Gulf Coast King Cake
In the southern United States, the tradition was brought to the area by colonists from France and Spain and is associated with Carnival (also known as Mardi Gras). Celebrated across the Gulf Coast region from the Florida Panhandle to East Texas, it originated in French Louisiana and King cake parties in New Orleans are documented back to the eighteenth century.
The king cake of the New Orleans tradition comes in a number of styles. The most simple, said to be the most traditional, is a ring of twisted bread similar to that used in brioche topped with icing or sugar, usually colored purple, green, and gold (the traditional Mardi Gras colors) with food coloring.

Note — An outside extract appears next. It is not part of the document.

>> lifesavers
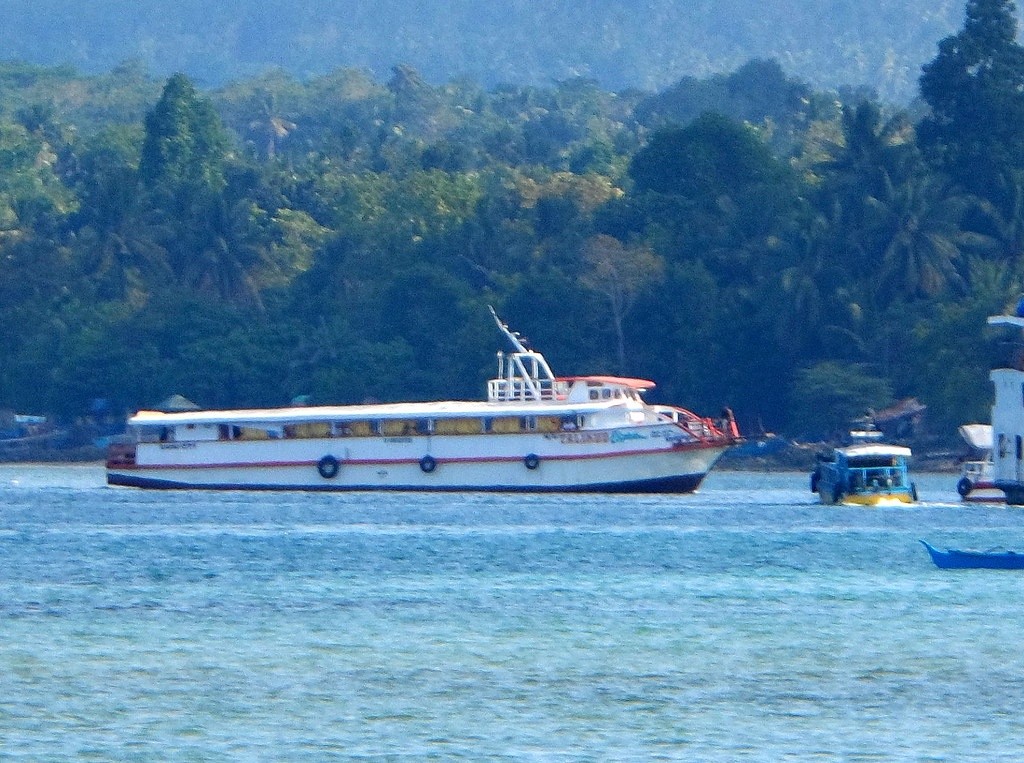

There are many variants, some in more recent years featuring a filling - the most common being cream cheese, praline, cinnamon, or strawberry. A so-called "Zulu King Cake" has chocolate icing with a coconut filing, because the Krewe of Zulu parade's most celebrated throw is a coconut. Also, some bakers have now taken the liberty to offer king cakes for other holidays that immediately surround Mardi Gras season, such as green and red-icing king cakes for Christmas, red and pink-icing cakes for Valentine's Day, and green and white-icing cakes for St. Patrick's Day. Others have gone a step further and produce specialty king cakes from the beginning of football season for Louisiana State University and New Orleans Saints tailgate parties, then for Halloween, then Thanksgiving - and do not cease until after Mardi Gras season with an Easter holiday king cake. Several markets sell the cakes during the season including Dorignac's. It has become customary in the Southern culture that whoever finds the trinket must provide the next king cake or host the next Mardi Gras party.